Annual Review of Virology
- Discipline: Virology
- Language: English
- Edited by: Terence S. Dermody

Publication details
- History: 2014–present, 12 years old
- Publisher: Annual Reviews (US)
- Frequency: Annually
- Open access: Subscribe to Open
- Impact factor: 7.4 (2025)

Standard abbreviations
- ISO 4: Annu. Rev. Virol.

Indexing
- ISSN: 2327-056X (print) 2327-0578 (web)
- LCCN: 2013200665
- OCLC no.: 834373301

Links
- Journal homepage;

= Annual Review of Virology =

The Annual Review of Virology is an annual peer-reviewed scientific journal published by Annual Reviews (AR). The journal covers all aspects of virology. It was established in 2014 and led by editor Lynn W. Enquist until October 2023 when Terence S. Dermody succeeded him. As of 2021, Annual Review of Virology was published as open access, under the Subscribe to Open model.

==History==
The Annual Review of Virology was first published in 2014 by Annual Reviews (AR), a nonprofit organization whose stated mission is to synthesize knowledge "for the progress of science and the benefit of society." At this time, Annual Reviews published over forty journal titles covering different disciplines; while more than half of the existing journal titles contained review articles relevant to virology, developments in the field were not routinely covered.
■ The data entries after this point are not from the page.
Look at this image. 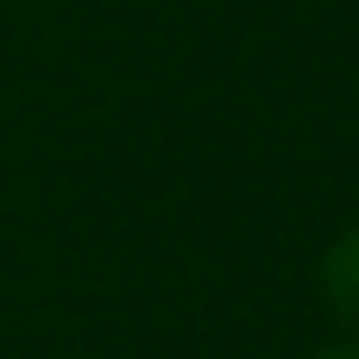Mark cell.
<instances>
[{
  "label": "cell",
  "mask_w": 359,
  "mask_h": 359,
  "mask_svg": "<svg viewBox=\"0 0 359 359\" xmlns=\"http://www.w3.org/2000/svg\"><path fill=\"white\" fill-rule=\"evenodd\" d=\"M328 303L359 328V233H347V240L328 252Z\"/></svg>",
  "instance_id": "cell-1"
},
{
  "label": "cell",
  "mask_w": 359,
  "mask_h": 359,
  "mask_svg": "<svg viewBox=\"0 0 359 359\" xmlns=\"http://www.w3.org/2000/svg\"><path fill=\"white\" fill-rule=\"evenodd\" d=\"M322 359H359V341L353 347H334V353H322Z\"/></svg>",
  "instance_id": "cell-2"
}]
</instances>
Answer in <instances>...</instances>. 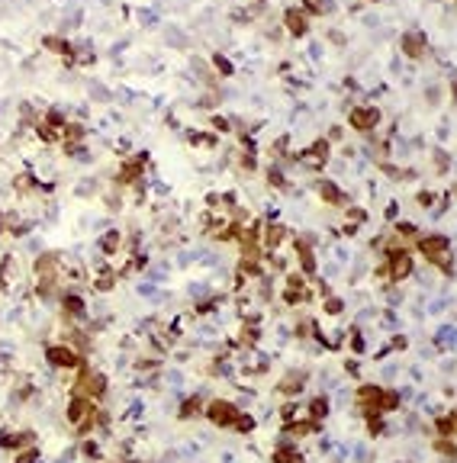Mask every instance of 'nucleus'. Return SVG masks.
Returning <instances> with one entry per match:
<instances>
[{"label": "nucleus", "mask_w": 457, "mask_h": 463, "mask_svg": "<svg viewBox=\"0 0 457 463\" xmlns=\"http://www.w3.org/2000/svg\"><path fill=\"white\" fill-rule=\"evenodd\" d=\"M68 421L74 425L81 434H87L93 428V421H97V406H93V399L87 396H74L68 402Z\"/></svg>", "instance_id": "nucleus-1"}, {"label": "nucleus", "mask_w": 457, "mask_h": 463, "mask_svg": "<svg viewBox=\"0 0 457 463\" xmlns=\"http://www.w3.org/2000/svg\"><path fill=\"white\" fill-rule=\"evenodd\" d=\"M238 415H242L238 406H235V402H228V399H213L210 406H206V418L213 425H219V428H232Z\"/></svg>", "instance_id": "nucleus-2"}, {"label": "nucleus", "mask_w": 457, "mask_h": 463, "mask_svg": "<svg viewBox=\"0 0 457 463\" xmlns=\"http://www.w3.org/2000/svg\"><path fill=\"white\" fill-rule=\"evenodd\" d=\"M418 251L428 261H444V258H451V241H448V235H425V238H418Z\"/></svg>", "instance_id": "nucleus-3"}, {"label": "nucleus", "mask_w": 457, "mask_h": 463, "mask_svg": "<svg viewBox=\"0 0 457 463\" xmlns=\"http://www.w3.org/2000/svg\"><path fill=\"white\" fill-rule=\"evenodd\" d=\"M106 393V376L103 373H90V370H81V380H78V396H87V399H100Z\"/></svg>", "instance_id": "nucleus-4"}, {"label": "nucleus", "mask_w": 457, "mask_h": 463, "mask_svg": "<svg viewBox=\"0 0 457 463\" xmlns=\"http://www.w3.org/2000/svg\"><path fill=\"white\" fill-rule=\"evenodd\" d=\"M348 123H351V129H357V132H370L380 123V109L377 106H354L351 116H348Z\"/></svg>", "instance_id": "nucleus-5"}, {"label": "nucleus", "mask_w": 457, "mask_h": 463, "mask_svg": "<svg viewBox=\"0 0 457 463\" xmlns=\"http://www.w3.org/2000/svg\"><path fill=\"white\" fill-rule=\"evenodd\" d=\"M380 399H383V389L380 386H360L357 389V402H360V412L370 418V415H383L380 412Z\"/></svg>", "instance_id": "nucleus-6"}, {"label": "nucleus", "mask_w": 457, "mask_h": 463, "mask_svg": "<svg viewBox=\"0 0 457 463\" xmlns=\"http://www.w3.org/2000/svg\"><path fill=\"white\" fill-rule=\"evenodd\" d=\"M387 274L393 277V280H406L409 274H412V258L403 251V248H396V251H390V261H387Z\"/></svg>", "instance_id": "nucleus-7"}, {"label": "nucleus", "mask_w": 457, "mask_h": 463, "mask_svg": "<svg viewBox=\"0 0 457 463\" xmlns=\"http://www.w3.org/2000/svg\"><path fill=\"white\" fill-rule=\"evenodd\" d=\"M45 360H49L52 367H62V370H71V367H78V363H81V357L71 348H65V344L49 348V351H45Z\"/></svg>", "instance_id": "nucleus-8"}, {"label": "nucleus", "mask_w": 457, "mask_h": 463, "mask_svg": "<svg viewBox=\"0 0 457 463\" xmlns=\"http://www.w3.org/2000/svg\"><path fill=\"white\" fill-rule=\"evenodd\" d=\"M403 52L409 58H422L425 55V35L422 32H406L403 35Z\"/></svg>", "instance_id": "nucleus-9"}, {"label": "nucleus", "mask_w": 457, "mask_h": 463, "mask_svg": "<svg viewBox=\"0 0 457 463\" xmlns=\"http://www.w3.org/2000/svg\"><path fill=\"white\" fill-rule=\"evenodd\" d=\"M303 383H306V373H303V370H296V373H287L283 380H280V386H277V389H280L283 396H296L299 389H303Z\"/></svg>", "instance_id": "nucleus-10"}, {"label": "nucleus", "mask_w": 457, "mask_h": 463, "mask_svg": "<svg viewBox=\"0 0 457 463\" xmlns=\"http://www.w3.org/2000/svg\"><path fill=\"white\" fill-rule=\"evenodd\" d=\"M283 26L287 29H290L293 35H306V16L303 13H299V10H287V13H283Z\"/></svg>", "instance_id": "nucleus-11"}, {"label": "nucleus", "mask_w": 457, "mask_h": 463, "mask_svg": "<svg viewBox=\"0 0 457 463\" xmlns=\"http://www.w3.org/2000/svg\"><path fill=\"white\" fill-rule=\"evenodd\" d=\"M319 193H322V200H326L329 206H341L345 203V197H341V190L332 184V180H319Z\"/></svg>", "instance_id": "nucleus-12"}, {"label": "nucleus", "mask_w": 457, "mask_h": 463, "mask_svg": "<svg viewBox=\"0 0 457 463\" xmlns=\"http://www.w3.org/2000/svg\"><path fill=\"white\" fill-rule=\"evenodd\" d=\"M296 254H299V264H303V271L312 277V274H316V258H312V248L306 245V241H296Z\"/></svg>", "instance_id": "nucleus-13"}, {"label": "nucleus", "mask_w": 457, "mask_h": 463, "mask_svg": "<svg viewBox=\"0 0 457 463\" xmlns=\"http://www.w3.org/2000/svg\"><path fill=\"white\" fill-rule=\"evenodd\" d=\"M326 415H329V399H326V396H316V399L309 402V421L319 425Z\"/></svg>", "instance_id": "nucleus-14"}, {"label": "nucleus", "mask_w": 457, "mask_h": 463, "mask_svg": "<svg viewBox=\"0 0 457 463\" xmlns=\"http://www.w3.org/2000/svg\"><path fill=\"white\" fill-rule=\"evenodd\" d=\"M62 309L71 315V319H81V315H84V309H87V306H84V299L81 296H74V293H68L65 299H62Z\"/></svg>", "instance_id": "nucleus-15"}, {"label": "nucleus", "mask_w": 457, "mask_h": 463, "mask_svg": "<svg viewBox=\"0 0 457 463\" xmlns=\"http://www.w3.org/2000/svg\"><path fill=\"white\" fill-rule=\"evenodd\" d=\"M326 158H329V142L322 139V142H316V145L306 151V164H322Z\"/></svg>", "instance_id": "nucleus-16"}, {"label": "nucleus", "mask_w": 457, "mask_h": 463, "mask_svg": "<svg viewBox=\"0 0 457 463\" xmlns=\"http://www.w3.org/2000/svg\"><path fill=\"white\" fill-rule=\"evenodd\" d=\"M200 409H203V406H200V396H190L187 402H180V412H177V415L187 421V418H197Z\"/></svg>", "instance_id": "nucleus-17"}, {"label": "nucleus", "mask_w": 457, "mask_h": 463, "mask_svg": "<svg viewBox=\"0 0 457 463\" xmlns=\"http://www.w3.org/2000/svg\"><path fill=\"white\" fill-rule=\"evenodd\" d=\"M303 7L309 10V13H319V16H326V13H332V0H303Z\"/></svg>", "instance_id": "nucleus-18"}, {"label": "nucleus", "mask_w": 457, "mask_h": 463, "mask_svg": "<svg viewBox=\"0 0 457 463\" xmlns=\"http://www.w3.org/2000/svg\"><path fill=\"white\" fill-rule=\"evenodd\" d=\"M438 434L441 437H454V412H448V415L438 418Z\"/></svg>", "instance_id": "nucleus-19"}, {"label": "nucleus", "mask_w": 457, "mask_h": 463, "mask_svg": "<svg viewBox=\"0 0 457 463\" xmlns=\"http://www.w3.org/2000/svg\"><path fill=\"white\" fill-rule=\"evenodd\" d=\"M232 428H235V431H242V434H248V431H255V418L242 412V415L235 418V425H232Z\"/></svg>", "instance_id": "nucleus-20"}, {"label": "nucleus", "mask_w": 457, "mask_h": 463, "mask_svg": "<svg viewBox=\"0 0 457 463\" xmlns=\"http://www.w3.org/2000/svg\"><path fill=\"white\" fill-rule=\"evenodd\" d=\"M274 463H303V460H299V457L293 454L290 447H280L277 454H274Z\"/></svg>", "instance_id": "nucleus-21"}, {"label": "nucleus", "mask_w": 457, "mask_h": 463, "mask_svg": "<svg viewBox=\"0 0 457 463\" xmlns=\"http://www.w3.org/2000/svg\"><path fill=\"white\" fill-rule=\"evenodd\" d=\"M100 248H103L106 254H113V251L119 248V232H110V235H103V241H100Z\"/></svg>", "instance_id": "nucleus-22"}, {"label": "nucleus", "mask_w": 457, "mask_h": 463, "mask_svg": "<svg viewBox=\"0 0 457 463\" xmlns=\"http://www.w3.org/2000/svg\"><path fill=\"white\" fill-rule=\"evenodd\" d=\"M280 238H283V228H280V225H274V228H268V232H264V245H271V248L277 245Z\"/></svg>", "instance_id": "nucleus-23"}, {"label": "nucleus", "mask_w": 457, "mask_h": 463, "mask_svg": "<svg viewBox=\"0 0 457 463\" xmlns=\"http://www.w3.org/2000/svg\"><path fill=\"white\" fill-rule=\"evenodd\" d=\"M113 283H116V277H113L110 271H103V274L97 277V290H100V293H106V290H113Z\"/></svg>", "instance_id": "nucleus-24"}, {"label": "nucleus", "mask_w": 457, "mask_h": 463, "mask_svg": "<svg viewBox=\"0 0 457 463\" xmlns=\"http://www.w3.org/2000/svg\"><path fill=\"white\" fill-rule=\"evenodd\" d=\"M341 309H345V302H341L338 296H329V299H326V312H332V315H338Z\"/></svg>", "instance_id": "nucleus-25"}, {"label": "nucleus", "mask_w": 457, "mask_h": 463, "mask_svg": "<svg viewBox=\"0 0 457 463\" xmlns=\"http://www.w3.org/2000/svg\"><path fill=\"white\" fill-rule=\"evenodd\" d=\"M0 447H16V434L10 431V428L0 431Z\"/></svg>", "instance_id": "nucleus-26"}, {"label": "nucleus", "mask_w": 457, "mask_h": 463, "mask_svg": "<svg viewBox=\"0 0 457 463\" xmlns=\"http://www.w3.org/2000/svg\"><path fill=\"white\" fill-rule=\"evenodd\" d=\"M45 45H49V48H55V52H62V55H68V42L55 39V35H49V39H45Z\"/></svg>", "instance_id": "nucleus-27"}, {"label": "nucleus", "mask_w": 457, "mask_h": 463, "mask_svg": "<svg viewBox=\"0 0 457 463\" xmlns=\"http://www.w3.org/2000/svg\"><path fill=\"white\" fill-rule=\"evenodd\" d=\"M35 460H39V450H35V447H29L26 454H20V457H16V463H35Z\"/></svg>", "instance_id": "nucleus-28"}, {"label": "nucleus", "mask_w": 457, "mask_h": 463, "mask_svg": "<svg viewBox=\"0 0 457 463\" xmlns=\"http://www.w3.org/2000/svg\"><path fill=\"white\" fill-rule=\"evenodd\" d=\"M213 65H216V68H219V71H222V74H232V65H228V62H225V58H222V55H213Z\"/></svg>", "instance_id": "nucleus-29"}, {"label": "nucleus", "mask_w": 457, "mask_h": 463, "mask_svg": "<svg viewBox=\"0 0 457 463\" xmlns=\"http://www.w3.org/2000/svg\"><path fill=\"white\" fill-rule=\"evenodd\" d=\"M268 177H271V184H274V187H280V190L287 187V184H283V174H280L277 167H271V170H268Z\"/></svg>", "instance_id": "nucleus-30"}, {"label": "nucleus", "mask_w": 457, "mask_h": 463, "mask_svg": "<svg viewBox=\"0 0 457 463\" xmlns=\"http://www.w3.org/2000/svg\"><path fill=\"white\" fill-rule=\"evenodd\" d=\"M280 415H283V421H293V418H296V406H293V402H290V406H283Z\"/></svg>", "instance_id": "nucleus-31"}, {"label": "nucleus", "mask_w": 457, "mask_h": 463, "mask_svg": "<svg viewBox=\"0 0 457 463\" xmlns=\"http://www.w3.org/2000/svg\"><path fill=\"white\" fill-rule=\"evenodd\" d=\"M451 335H454V328H451V325H448V328H441V332H438V341H441V344H444V341L451 344Z\"/></svg>", "instance_id": "nucleus-32"}, {"label": "nucleus", "mask_w": 457, "mask_h": 463, "mask_svg": "<svg viewBox=\"0 0 457 463\" xmlns=\"http://www.w3.org/2000/svg\"><path fill=\"white\" fill-rule=\"evenodd\" d=\"M351 348L357 351V354L364 351V338H360V332H354V338H351Z\"/></svg>", "instance_id": "nucleus-33"}, {"label": "nucleus", "mask_w": 457, "mask_h": 463, "mask_svg": "<svg viewBox=\"0 0 457 463\" xmlns=\"http://www.w3.org/2000/svg\"><path fill=\"white\" fill-rule=\"evenodd\" d=\"M396 232H399V235H415V225H409V222H403V225H396Z\"/></svg>", "instance_id": "nucleus-34"}, {"label": "nucleus", "mask_w": 457, "mask_h": 463, "mask_svg": "<svg viewBox=\"0 0 457 463\" xmlns=\"http://www.w3.org/2000/svg\"><path fill=\"white\" fill-rule=\"evenodd\" d=\"M84 454H90V457H97V454H100V450H97V444H93V441H87V444H84Z\"/></svg>", "instance_id": "nucleus-35"}, {"label": "nucleus", "mask_w": 457, "mask_h": 463, "mask_svg": "<svg viewBox=\"0 0 457 463\" xmlns=\"http://www.w3.org/2000/svg\"><path fill=\"white\" fill-rule=\"evenodd\" d=\"M213 126H216V129H219V132H225V129H228V123H225V119H222V116H216V119H213Z\"/></svg>", "instance_id": "nucleus-36"}]
</instances>
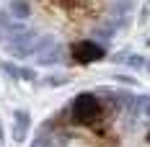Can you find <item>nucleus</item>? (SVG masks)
<instances>
[{"label": "nucleus", "mask_w": 150, "mask_h": 147, "mask_svg": "<svg viewBox=\"0 0 150 147\" xmlns=\"http://www.w3.org/2000/svg\"><path fill=\"white\" fill-rule=\"evenodd\" d=\"M34 147H150V98L122 88L83 90L44 121Z\"/></svg>", "instance_id": "obj_2"}, {"label": "nucleus", "mask_w": 150, "mask_h": 147, "mask_svg": "<svg viewBox=\"0 0 150 147\" xmlns=\"http://www.w3.org/2000/svg\"><path fill=\"white\" fill-rule=\"evenodd\" d=\"M135 0H0V46L39 65H88L106 54Z\"/></svg>", "instance_id": "obj_1"}]
</instances>
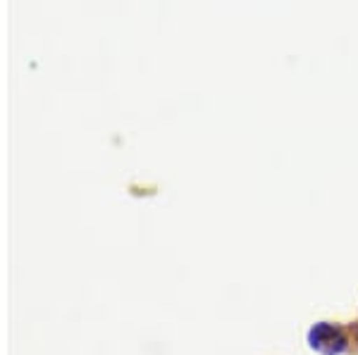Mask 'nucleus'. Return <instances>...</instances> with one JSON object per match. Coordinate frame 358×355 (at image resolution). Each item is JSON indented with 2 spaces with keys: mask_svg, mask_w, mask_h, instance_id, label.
Returning <instances> with one entry per match:
<instances>
[{
  "mask_svg": "<svg viewBox=\"0 0 358 355\" xmlns=\"http://www.w3.org/2000/svg\"><path fill=\"white\" fill-rule=\"evenodd\" d=\"M308 346L320 355H342L349 346V339L339 324L315 322L308 331Z\"/></svg>",
  "mask_w": 358,
  "mask_h": 355,
  "instance_id": "f257e3e1",
  "label": "nucleus"
}]
</instances>
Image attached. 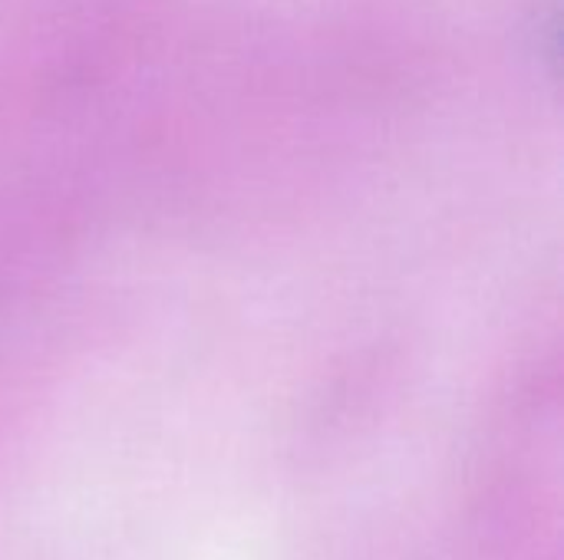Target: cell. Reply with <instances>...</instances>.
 <instances>
[]
</instances>
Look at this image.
Published articles on the study of viruses were not easy for readers to locate, as they were decentralized in the other discipline-specific journals. Lynn W. Enquist (Princeton University) was the founding editor. As of October 2023, Terence S. Dermody became the editor of the journal.
Though it was initially published in print, as of 2021 it is only published electronically.

== Scope and indexing ==
It defines its scope as covering significant developments in the study of all viruses, including those of animals, plants, bacteria, archaea, fungi, and protozoa. Review articles cover general virology, the mechanisms of viral disease, host–pathogen interactions, and cellular and immune responses to viral infection. As of 2026, Journal Citation Reports lists the journal's 2025 impact factor as 7.4, ranking it second of 44 journal titles in the category "Virology". It is abstracted and indexed in Scopus, Science Citation Index Expanded, MEDLINE, and Embase, among others.

==Editorial processes==
The Annual Review of Virology is helmed by the editor or the co-editors. The editor is assisted by the editorial committee, which includes associate editors, regular members, and occasionally guest editors. Guest members participate at the invitation of the editor, and serve terms of one year. All other members of the editorial committee are appointed by the AR board of directors and serve five-year terms. The editorial committee determines which topics should be included in each volume and solicits reviews from qualified authors. Unsolicited manuscripts are not accepted. Peer review of accepted manuscripts is undertaken by the editorial committee.